振り込め詐欺元リーダー「キング」に3億賠償命令 東京地裁

2021年7月1日

2010.05.14のニュース記事

振り込め詐欺グループで「キング」と呼ばれ、組織犯罪処罰法違反(組織的詐欺)などの罪で一審懲役20年とされた元リーダー、戸田雅樹被告(31)=控訴中=に対し、31道府県の被害者計64人が損害賠償を求めた訴訟の判決で、東京地裁は14日、被害全額に1人当たり1割前後の慰謝料などを加えた計約3億1千万円の支払いを命じた。

中村慎裁判長は「戸田被告の犯行は組織的、計画的かつ著しく反道徳的で、被害者の精神的苦痛は財産的被害の回復だけでは足りない」と判断した。

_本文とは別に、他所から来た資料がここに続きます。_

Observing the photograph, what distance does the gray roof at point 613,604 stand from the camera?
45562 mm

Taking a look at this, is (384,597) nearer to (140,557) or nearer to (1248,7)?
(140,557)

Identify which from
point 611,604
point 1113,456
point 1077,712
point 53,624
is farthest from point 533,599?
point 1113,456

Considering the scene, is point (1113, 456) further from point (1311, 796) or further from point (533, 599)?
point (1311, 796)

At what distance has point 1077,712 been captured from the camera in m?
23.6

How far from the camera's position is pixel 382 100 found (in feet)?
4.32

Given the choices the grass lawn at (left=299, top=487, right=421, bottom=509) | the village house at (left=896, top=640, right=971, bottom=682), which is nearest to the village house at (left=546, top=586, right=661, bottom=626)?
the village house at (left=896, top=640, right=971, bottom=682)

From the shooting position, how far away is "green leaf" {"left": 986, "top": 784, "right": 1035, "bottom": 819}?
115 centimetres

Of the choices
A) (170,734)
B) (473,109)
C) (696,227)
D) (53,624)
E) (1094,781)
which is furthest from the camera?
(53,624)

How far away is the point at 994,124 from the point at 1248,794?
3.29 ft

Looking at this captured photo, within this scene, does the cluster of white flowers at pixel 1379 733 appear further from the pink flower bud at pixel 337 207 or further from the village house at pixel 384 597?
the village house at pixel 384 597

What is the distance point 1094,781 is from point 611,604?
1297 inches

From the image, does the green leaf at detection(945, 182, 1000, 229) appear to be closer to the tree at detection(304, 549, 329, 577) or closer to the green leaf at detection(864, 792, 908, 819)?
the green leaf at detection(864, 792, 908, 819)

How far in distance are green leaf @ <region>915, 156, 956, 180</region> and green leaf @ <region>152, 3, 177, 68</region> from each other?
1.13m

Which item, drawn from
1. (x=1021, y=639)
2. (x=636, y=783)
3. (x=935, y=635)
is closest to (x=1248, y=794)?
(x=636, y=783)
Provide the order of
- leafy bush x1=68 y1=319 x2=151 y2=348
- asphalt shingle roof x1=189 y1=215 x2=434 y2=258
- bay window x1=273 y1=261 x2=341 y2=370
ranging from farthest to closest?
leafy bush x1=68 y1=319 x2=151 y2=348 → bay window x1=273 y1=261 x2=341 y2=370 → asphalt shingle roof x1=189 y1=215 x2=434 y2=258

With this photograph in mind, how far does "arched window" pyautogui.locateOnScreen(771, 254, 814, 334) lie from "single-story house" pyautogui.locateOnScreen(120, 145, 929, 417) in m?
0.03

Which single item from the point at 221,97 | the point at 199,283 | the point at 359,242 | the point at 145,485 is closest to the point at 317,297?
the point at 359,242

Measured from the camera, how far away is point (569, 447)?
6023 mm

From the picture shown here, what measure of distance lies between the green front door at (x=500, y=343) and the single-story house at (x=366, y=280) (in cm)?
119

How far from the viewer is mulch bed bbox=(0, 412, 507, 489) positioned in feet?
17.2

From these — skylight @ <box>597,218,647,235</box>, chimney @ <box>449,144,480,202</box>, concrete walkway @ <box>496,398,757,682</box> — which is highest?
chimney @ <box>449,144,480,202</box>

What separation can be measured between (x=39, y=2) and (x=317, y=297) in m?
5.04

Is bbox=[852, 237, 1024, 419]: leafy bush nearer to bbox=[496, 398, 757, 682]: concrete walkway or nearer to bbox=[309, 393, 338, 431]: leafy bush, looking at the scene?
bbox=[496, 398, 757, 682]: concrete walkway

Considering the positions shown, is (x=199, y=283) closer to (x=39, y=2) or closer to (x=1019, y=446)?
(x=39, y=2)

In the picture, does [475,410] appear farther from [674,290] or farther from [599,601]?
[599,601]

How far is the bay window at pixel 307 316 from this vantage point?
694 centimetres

慰謝料について被害者側は、1人当たり被害額の3割を求めていた。

判決によると、戸田被告らは平成17~19年にかけて「会社のパソコンを壊した」「金を横領した」などと電話でうそをつき、64人に現金を振り込ませ詐取。1人で約2300万円の被害が出たケースもあった。

振り込め詐欺元リーダー「キング」に3億賠償命令 東京地裁 – MSN産経ニュース

2010年の古いニュース記事ですが、特殊詐欺グループで「キング」と呼ばれていた男が捕まり、被害者たちによる損害賠償請求の民事訴訟で被害額全額と慰謝料請求が認められたという内容です。

この時はまだ特殊詐欺という言葉がなかったため「振り込め詐欺」と呼ばれていますね。

ちなみに文中にある「組織犯罪処罰法違反(組織的詐欺)」とは、「組織的な犯罪の処罰及び犯罪収益の規制等に関する法律」において規定された犯罪に詐欺罪も含まれているため、暴力団等などの組織されたグループの詐欺はこのように呼称されて通常より罪が重くなります。

組織的詐欺には国による被害金の没収があるので、没収できた場合は「被害回復給付金支給制度」という制度によって被害者に分配されます。(申込が必要)

法律ができた当初は民事訴訟での請求を優先し没収はできなかったのですが、おそらく実質的に損害賠償回復が難しいこともあって法改正がおこなわれ2006年12月から可能となっています。

この時は民事訴訟で全額請求となっているので結果的に没収ができなかったのかもしれません。